With the holidays approaching and the Christmas range already in the shops, consumers are increasingly tempted to make impulse purchases. How can we, as the fruit and vegetable sector, profit from this too? These five elements allow those extra (vine) tomatoes to end up in the shopping cart: product, presentation, placement, price and positive feelings.
To be filed under impulse purchases, products need to be recognisable. As soon as more information is needed, you have lost the attention of the consumers and they have probably walked off. Impulse purchases are all about quick decisions making. When consumers know what they have in front of them, they are more inclined to immediately place the product in their shopping cart. Careful consideration and impulse purchases do not go well together.
A pretty presentation is crucial to convince consumers. This counts for the product itself – a glossy, deep red (vine) tomato will be purchased quicker than a paler or even green version – as well as its packaging. Attractive packaging has the right balance in colour, typography and sometimes photography. As a whole, it needs to trigger the senses. Impulse purchases and emotions are closely connected.

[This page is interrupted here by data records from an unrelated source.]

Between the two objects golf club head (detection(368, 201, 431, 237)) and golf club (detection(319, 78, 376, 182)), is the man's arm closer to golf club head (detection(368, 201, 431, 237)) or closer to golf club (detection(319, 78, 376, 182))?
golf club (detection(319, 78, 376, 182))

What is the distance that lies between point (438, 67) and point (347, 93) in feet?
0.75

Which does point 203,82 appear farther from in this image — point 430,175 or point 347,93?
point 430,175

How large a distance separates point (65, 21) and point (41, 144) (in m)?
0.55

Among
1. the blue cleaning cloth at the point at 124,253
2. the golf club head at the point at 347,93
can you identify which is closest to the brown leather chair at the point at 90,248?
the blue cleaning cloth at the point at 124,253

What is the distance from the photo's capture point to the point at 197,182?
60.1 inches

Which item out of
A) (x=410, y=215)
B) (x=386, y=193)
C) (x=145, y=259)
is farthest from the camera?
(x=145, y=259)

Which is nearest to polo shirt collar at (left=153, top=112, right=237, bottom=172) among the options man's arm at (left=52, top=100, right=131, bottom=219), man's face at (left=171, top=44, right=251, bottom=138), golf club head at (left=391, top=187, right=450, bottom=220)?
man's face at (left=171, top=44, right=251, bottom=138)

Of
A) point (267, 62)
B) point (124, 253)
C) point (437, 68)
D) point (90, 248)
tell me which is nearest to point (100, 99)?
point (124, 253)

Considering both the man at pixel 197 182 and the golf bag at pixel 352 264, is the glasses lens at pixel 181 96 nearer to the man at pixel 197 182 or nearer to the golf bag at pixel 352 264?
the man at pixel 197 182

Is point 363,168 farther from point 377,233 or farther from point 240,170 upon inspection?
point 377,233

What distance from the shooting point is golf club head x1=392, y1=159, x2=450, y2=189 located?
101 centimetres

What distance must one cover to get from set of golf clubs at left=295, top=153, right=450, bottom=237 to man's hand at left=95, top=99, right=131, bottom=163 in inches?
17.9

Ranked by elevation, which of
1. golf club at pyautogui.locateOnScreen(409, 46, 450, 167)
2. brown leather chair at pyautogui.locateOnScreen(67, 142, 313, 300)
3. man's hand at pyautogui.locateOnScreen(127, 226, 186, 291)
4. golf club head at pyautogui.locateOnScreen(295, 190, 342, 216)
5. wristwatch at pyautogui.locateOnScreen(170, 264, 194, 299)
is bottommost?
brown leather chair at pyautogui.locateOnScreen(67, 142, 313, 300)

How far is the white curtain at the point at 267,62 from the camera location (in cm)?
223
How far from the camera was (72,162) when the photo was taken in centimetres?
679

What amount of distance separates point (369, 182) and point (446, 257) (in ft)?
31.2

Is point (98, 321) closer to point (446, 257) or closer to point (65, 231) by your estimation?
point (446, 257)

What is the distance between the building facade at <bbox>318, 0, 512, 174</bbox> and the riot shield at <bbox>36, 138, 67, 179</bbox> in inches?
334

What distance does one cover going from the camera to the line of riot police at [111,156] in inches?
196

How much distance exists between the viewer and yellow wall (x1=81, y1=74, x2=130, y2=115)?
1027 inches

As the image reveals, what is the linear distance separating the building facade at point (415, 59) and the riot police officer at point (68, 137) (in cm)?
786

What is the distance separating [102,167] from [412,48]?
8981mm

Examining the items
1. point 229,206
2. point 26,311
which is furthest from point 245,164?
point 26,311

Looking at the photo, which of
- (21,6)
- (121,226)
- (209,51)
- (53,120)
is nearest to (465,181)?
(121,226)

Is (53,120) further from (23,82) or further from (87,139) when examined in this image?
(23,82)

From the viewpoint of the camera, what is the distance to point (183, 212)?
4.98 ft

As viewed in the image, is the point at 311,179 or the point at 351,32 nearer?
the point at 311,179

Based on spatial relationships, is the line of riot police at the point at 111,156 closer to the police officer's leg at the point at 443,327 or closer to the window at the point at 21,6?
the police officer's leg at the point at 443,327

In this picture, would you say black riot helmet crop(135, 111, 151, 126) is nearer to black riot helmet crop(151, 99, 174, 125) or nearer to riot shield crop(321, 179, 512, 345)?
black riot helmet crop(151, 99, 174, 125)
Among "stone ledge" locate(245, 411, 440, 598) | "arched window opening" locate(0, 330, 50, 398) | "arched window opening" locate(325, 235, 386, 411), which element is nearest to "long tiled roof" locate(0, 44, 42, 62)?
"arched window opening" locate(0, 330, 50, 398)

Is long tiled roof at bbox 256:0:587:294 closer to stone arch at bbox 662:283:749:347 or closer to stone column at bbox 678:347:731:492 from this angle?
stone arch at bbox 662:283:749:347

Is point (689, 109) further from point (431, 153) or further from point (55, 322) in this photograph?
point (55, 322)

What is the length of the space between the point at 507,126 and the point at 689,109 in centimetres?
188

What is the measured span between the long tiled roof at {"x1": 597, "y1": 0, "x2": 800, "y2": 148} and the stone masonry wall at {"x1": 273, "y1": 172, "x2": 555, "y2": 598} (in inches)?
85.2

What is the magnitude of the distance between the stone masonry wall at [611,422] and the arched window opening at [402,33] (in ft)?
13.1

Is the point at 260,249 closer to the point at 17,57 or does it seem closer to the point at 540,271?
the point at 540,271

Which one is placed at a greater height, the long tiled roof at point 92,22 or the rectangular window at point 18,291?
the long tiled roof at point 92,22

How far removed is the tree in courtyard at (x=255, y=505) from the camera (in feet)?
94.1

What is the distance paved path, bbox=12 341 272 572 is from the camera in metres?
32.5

Where in the supermarket, corner shop, kiosk, petrol station or other selling point do you present the impulse purchases? Choosing the right location along the shopping route of the consumer is crucial. It goes without saying that regular (vine) tomatoes can be found in the fruit and vegetable section. But what if you also present snacking tomatoes near the check out, as a healthy alternative to the chocolate bars that can be usually found there? This way, consumers are encouraged to make an extra – healthy – purchase while waiting in line.
As mentioned before, consumers should not think too long when it comes to impulse buying. A higher price – which could be seen as an investment – creates a sales obstacle. People stop, think and carefully consider their purchase which means that the moment of quick decision making has already passed. By presenting products at an attractive price, you leave no room for any doubt. Nine out of ten times, these impulse purchases will end up in the shopping cart.
Since impulse purchases are seen as a bonus, they should spark positive feelings. A container of snacking tomatoes might not be a necessary item, but it is nice and nutritious. And it is also easy to take with you. Impulse buying is extra encouraged by an element of surprise: consumers do not plan to purchase these products but will do so because the presentation, placement, price and positive feelings are a perfect match.